Can your client disinherit a child?

By Keith Masterman | August 19, 2019 | Last updated on August 19, 2019
4 min read

A client who bequeaths nothing to their children now has greater certainty that their wishes will be fulfilled.

In May 2019, the Nova Scotia Supreme Court handed down its judgment in Lawen Estate v Nova Scotia (Attorney General). The case may have a fundamental effect on estate planning in that province and others if the decision’s logic is adopted by other provincial courts.

The legislation under review in the case prevents a testator from disinheriting a child. The issue for the court was the extent to which legislation that limits a testator’s discretion in distributing their estate is constitutional.

Case facts

Jack Lawen had four adult children: three daughters and a son. In his will, Jack left nothing to one daughter, $50,000 to each of his other two daughters and the rest of his estate to his son. Jack’s daughters were upset and commenced an action under Section 3 of Nova Scotia’s Testators’ Family Maintenance Act, asking that a portion of their father’s estate be distributed to them, regardless of the will’s provisions.

Section 3 of the act reads:

“Where a testator dies without having made adequate provision in his will for the proper maintenance and support of a dependant, a judge […] has power […] to order whatever provision the judge deems adequate […].”

The act defines a dependant as the testator’s widow/widower or child. There is no requirement that a child be financially dependent on the testator or under a certain age. Therefore, Jack’s daughters, despite being adults when Jack died and not financially dependent on him, qualified as dependants and could maintain an action.
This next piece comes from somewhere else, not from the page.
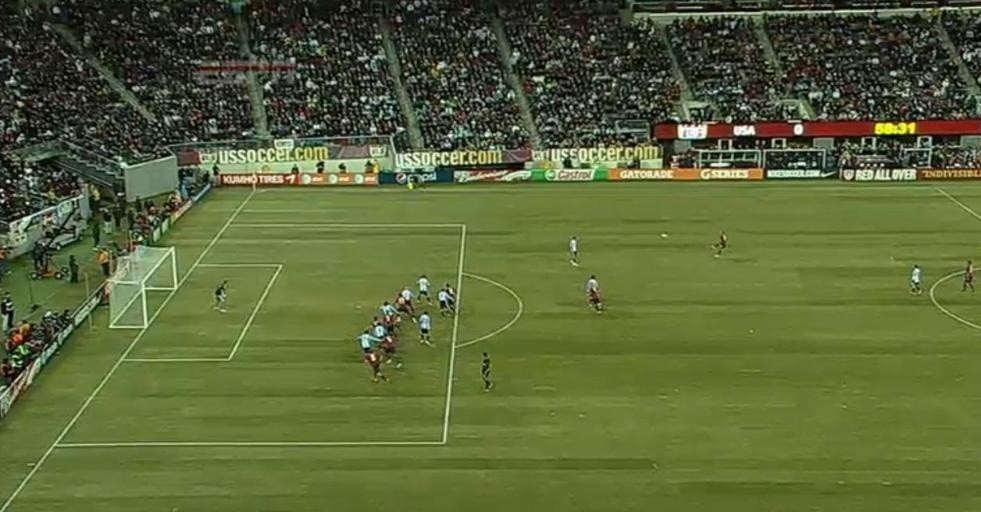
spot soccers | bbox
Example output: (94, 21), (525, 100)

The executor of Jack’s estate argued Section 3 infringed on a person’s right to distribute their estate as they choose and was contrary to Section 7 of the Canadian Charter of Rights and Freedoms, which guarantees the right to “life, liberty and security.” The executor argued the legislation should be read to create an obligation only to a spouse or child to whom the testator owed a legal obligation, as opposed to a child to whom the testator may owe a moral obligation.

The court’s decision

The court agreed with the executor and held that a testator’s decision as to the distribution of their estate is protected by the charter. Section 3 of the act should be read narrowly to include only those children to whom the testator owed a legal obligation of support, the decision said.

In effect, the court said it has no ability to enforce a moral obligation on a testator to consider family members in their estate plan. Only where there is a legal obligation, such as a requirement to support a minor child or an adult dependant, will the court intervene.

As much as the case impacts Nova Scotia law, it may be a hollow victory for the executor of the Lawen estate. The court specifically held that the decision wasn’t retroactive, and therefore the daughters remained qualified to maintain an action. However, the decision will have an impact on future estate plans.

Estate planning in Nova Scotia after Lawen

The province hasn’t indicated what steps, if any, it may take regarding the Lawen decision. It may decide to do nothing, in which case the act would be read narrowly based only on a legal obligation; appeal the decision; or draft new legislation. While estate planners await further action, it’s prudent to continue to use tools that mitigate the risk associated with the Testators’ Family Maintenance Act.

For instance, alter ego or joint partner trusts are often used in Nova Scotia because the act specifically refers to a testator, as opposed to a trustee; therefore, Section 3 doesn’t apply to these inter vivos trusts. Using trusts also reduces probate fees, as the disposition of trust assets is private.

The decision’s effect in other provinces

Two provinces — British Columbia and Newfoundland and Labrador — have legislation similar to Nova Scotia’s and are therefore most likely to be impacted by a similar challenge.

Most other provinces, including Ontario and Alberta, contain similar provisions allowing a judge to order maintenance and support of a dependant, but they define dependant narrowly: as a minor, or physically or mentally dependent adult child. These narrow definitions would likely be seen as constitutional or at least justifiable under Section 1 of the charter.

On the other hand, some provinces have a wide range of relations who could be dependants. For instance, Ontario’s legislation defines dependant as including not only a spouse and children but also a parent, brother or sister to whom the deceased was providing support or was under a legal obligation to provide support immediately before his or her death.

Estate planners with clients in Nova Scotia should contact clients to review and update their estate plans. As for other provinces, the case serves as a good reminder for clients to consider and re-evaluate whether they have dependants for whom their estate plans should be reviewed.